[Texto fornecido]
⟨

O que se faria hoje com um jogador de futebol…
“E os cardeais faziam parar as suas carruagens.
“Dele se conta que um dia São Felipe de Neri atravessava o Quirinal – que era a residência papal – quando São Félix de Cantalício correu a ajoelhar-se a seus pés e pedir-lhe a bênção. Felipe abraçou-o e assim permaneceram longo tempo sem proferirem uma palavra”.
* São Félix e São Felipe Neri: um dos encontros pinaculares da História
Que cena, hein?! Em vez de tanta conversinha de sacristia que a gente vê por aí, um santo ajoelhado abraçando outro santo que está de pé. E longamente abraçados, sem dizer uma palavra. Que louvores a graça de Deus fazia da alma de um para o outro e do segundo para o primeiro! Aí se pode dizer que é o Espírito Santo louvando-se a Si mesmo pela boca dos inocentes, quer dizer, pela boca dos santos. É uma verdadeira maravilha! São desses encontros pinaculares da História. Pobres de nós! Tão longe disso… nesse lodo… Se Nossa Senhora das Tempestades não nos ajudar…
“Depois, afastaram-se cheios de alegria, como outrora São Luís de França e o Bem-aventurado Gilles, companheiro de São Francisco e de São Boaventura. Seus corações tinham falado e isso bastava.”
São Luís IX encontrou esse Beato Gilles e os dois sabiam quem eram, ou, por outra, cada um sabia quem era o outro. Então, se abraçaram longamente e depois foram embora.

⟩

[Instruções]
• 1. Responda com base no texto sobre São Félix e São Felipe Neri:
(a) Que lugar São Felipe de Neri atravessava quando encontrou São Félix de Cantalício?
(b) O que São Félix de Cantalício foi pedir a São Felipe de Neri?
(c) De quem o Bem-aventurado Gilles era companheiro?
• 2. Transcreva fielmente o trecho do texto sobre São Félix e São Felipe Neri, começando em “São Luís IX” e terminando em “depois foram embora.”.
As linhas registradas não têm nenhuma relação com este texto.

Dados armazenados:
⟨

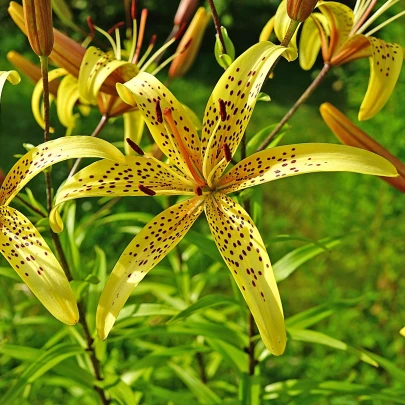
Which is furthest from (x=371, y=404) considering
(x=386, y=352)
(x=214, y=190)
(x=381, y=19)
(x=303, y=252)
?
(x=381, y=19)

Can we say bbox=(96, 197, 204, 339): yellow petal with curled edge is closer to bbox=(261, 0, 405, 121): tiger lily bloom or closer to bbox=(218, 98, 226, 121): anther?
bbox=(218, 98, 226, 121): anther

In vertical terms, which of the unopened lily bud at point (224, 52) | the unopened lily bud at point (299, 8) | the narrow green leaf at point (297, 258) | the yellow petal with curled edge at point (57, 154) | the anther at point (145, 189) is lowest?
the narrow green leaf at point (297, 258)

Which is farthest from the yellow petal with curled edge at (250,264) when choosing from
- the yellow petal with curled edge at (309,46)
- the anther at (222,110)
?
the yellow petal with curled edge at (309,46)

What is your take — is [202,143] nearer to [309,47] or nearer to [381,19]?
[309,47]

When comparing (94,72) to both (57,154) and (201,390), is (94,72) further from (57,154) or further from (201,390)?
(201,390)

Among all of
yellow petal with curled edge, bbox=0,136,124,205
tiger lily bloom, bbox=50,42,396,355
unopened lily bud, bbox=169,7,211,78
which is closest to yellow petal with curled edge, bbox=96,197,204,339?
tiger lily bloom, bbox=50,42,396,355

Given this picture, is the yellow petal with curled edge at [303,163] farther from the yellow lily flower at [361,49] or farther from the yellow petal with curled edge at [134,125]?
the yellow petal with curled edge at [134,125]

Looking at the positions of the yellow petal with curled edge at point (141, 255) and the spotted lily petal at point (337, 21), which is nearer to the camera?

⟩

[Respostas em ordem]
• 1.
(a) O Quirinal, que era a residência papal.
(b) A bênção.
(c) De São Francisco e de São Boaventura.

• 2.
São Luís IX encontrou esse Beato Gilles e os dois sabiam quem eram, ou, por outra, cada um sabia quem era o outro. Então, se abraçaram longamente e depois foram embora.